BEGIN Records supplied
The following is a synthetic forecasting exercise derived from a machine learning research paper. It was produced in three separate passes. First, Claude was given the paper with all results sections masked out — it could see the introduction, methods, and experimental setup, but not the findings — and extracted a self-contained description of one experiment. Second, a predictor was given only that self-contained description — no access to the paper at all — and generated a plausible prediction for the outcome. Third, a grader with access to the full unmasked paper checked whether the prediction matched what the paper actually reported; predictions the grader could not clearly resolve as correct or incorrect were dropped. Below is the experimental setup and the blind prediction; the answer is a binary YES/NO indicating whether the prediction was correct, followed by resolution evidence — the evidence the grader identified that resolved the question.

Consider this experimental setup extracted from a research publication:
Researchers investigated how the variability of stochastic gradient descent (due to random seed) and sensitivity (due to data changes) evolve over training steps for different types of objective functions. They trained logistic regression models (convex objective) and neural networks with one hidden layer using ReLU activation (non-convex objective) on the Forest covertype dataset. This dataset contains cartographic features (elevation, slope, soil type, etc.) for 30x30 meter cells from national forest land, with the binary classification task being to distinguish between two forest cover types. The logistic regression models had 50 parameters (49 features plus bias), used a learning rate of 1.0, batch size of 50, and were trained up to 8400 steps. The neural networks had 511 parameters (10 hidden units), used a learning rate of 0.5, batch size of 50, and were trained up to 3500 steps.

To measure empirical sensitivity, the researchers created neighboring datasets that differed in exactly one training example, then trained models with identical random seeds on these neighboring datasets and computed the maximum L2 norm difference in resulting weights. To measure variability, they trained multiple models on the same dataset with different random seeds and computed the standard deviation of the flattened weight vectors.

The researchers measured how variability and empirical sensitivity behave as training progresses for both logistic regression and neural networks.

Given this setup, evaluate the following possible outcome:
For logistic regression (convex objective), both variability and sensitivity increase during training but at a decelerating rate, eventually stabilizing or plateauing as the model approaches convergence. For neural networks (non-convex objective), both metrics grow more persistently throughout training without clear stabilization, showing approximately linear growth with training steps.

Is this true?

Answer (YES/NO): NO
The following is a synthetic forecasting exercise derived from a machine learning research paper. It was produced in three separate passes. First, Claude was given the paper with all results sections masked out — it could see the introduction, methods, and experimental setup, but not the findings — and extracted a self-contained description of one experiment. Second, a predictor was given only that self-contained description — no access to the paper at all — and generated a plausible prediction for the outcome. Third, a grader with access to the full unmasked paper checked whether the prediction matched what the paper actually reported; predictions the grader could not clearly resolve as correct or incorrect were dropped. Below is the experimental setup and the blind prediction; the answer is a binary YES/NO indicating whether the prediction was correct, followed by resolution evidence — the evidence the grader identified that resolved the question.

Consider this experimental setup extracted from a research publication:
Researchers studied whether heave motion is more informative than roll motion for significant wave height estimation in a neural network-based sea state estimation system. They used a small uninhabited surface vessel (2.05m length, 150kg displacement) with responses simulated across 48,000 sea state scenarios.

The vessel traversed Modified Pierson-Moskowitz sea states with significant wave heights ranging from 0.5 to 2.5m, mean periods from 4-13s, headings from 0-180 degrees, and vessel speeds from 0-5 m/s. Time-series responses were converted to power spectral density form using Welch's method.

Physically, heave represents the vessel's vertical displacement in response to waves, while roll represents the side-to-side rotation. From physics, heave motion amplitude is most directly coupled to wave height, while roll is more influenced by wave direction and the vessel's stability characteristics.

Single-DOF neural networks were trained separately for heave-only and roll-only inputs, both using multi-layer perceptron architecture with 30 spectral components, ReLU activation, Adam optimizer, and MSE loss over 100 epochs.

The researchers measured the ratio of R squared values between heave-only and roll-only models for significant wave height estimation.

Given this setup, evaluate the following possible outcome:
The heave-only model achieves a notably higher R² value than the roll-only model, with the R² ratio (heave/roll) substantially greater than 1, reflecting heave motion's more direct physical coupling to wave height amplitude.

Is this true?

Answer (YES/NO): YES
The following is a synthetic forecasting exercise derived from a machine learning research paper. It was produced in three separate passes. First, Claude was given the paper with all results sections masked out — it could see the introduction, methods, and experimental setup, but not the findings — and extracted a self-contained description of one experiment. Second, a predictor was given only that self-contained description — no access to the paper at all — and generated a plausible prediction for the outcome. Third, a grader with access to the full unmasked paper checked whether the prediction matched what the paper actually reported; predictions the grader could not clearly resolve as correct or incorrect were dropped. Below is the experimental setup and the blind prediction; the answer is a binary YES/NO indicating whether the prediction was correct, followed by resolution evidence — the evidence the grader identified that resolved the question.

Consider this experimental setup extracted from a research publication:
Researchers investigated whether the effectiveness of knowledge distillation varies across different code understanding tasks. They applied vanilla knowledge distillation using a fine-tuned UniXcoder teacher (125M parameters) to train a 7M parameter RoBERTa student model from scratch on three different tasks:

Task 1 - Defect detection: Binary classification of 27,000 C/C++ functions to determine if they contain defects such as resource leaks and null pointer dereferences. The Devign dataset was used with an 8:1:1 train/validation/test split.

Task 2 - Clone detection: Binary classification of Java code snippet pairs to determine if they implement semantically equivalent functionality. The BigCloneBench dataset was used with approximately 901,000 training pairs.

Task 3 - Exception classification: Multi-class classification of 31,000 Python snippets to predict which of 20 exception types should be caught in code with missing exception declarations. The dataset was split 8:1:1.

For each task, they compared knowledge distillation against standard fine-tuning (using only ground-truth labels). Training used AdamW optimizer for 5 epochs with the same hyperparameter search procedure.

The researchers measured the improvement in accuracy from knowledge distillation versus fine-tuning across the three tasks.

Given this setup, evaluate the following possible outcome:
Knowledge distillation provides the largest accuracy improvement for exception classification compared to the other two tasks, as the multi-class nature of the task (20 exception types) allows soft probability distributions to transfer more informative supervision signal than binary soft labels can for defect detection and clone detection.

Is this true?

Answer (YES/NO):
END Records supplied
[Your task]: Please retype exactly the line containing "Task 2 - Clone" and each line after it to the end of the records, and nothing more.

[Task result]:
Task 2 - Clone detection: Binary classification of Java code snippet pairs to determine if they implement semantically equivalent functionality. The BigCloneBench dataset was used with approximately 901,000 training pairs.

Task 3 - Exception classification: Multi-class classification of 31,000 Python snippets to predict which of 20 exception types should be caught in code with missing exception declarations. The dataset was split 8:1:1.

For each task, they compared knowledge distillation against standard fine-tuning (using only ground-truth labels). Training used AdamW optimizer for 5 epochs with the same hyperparameter search procedure.

The researchers measured the improvement in accuracy from knowledge distillation versus fine-tuning across the three tasks.

Given this setup, evaluate the following possible outcome:
Knowledge distillation provides the largest accuracy improvement for exception classification compared to the other two tasks, as the multi-class nature of the task (20 exception types) allows soft probability distributions to transfer more informative supervision signal than binary soft labels can for defect detection and clone detection.

Is this true?

Answer (YES/NO):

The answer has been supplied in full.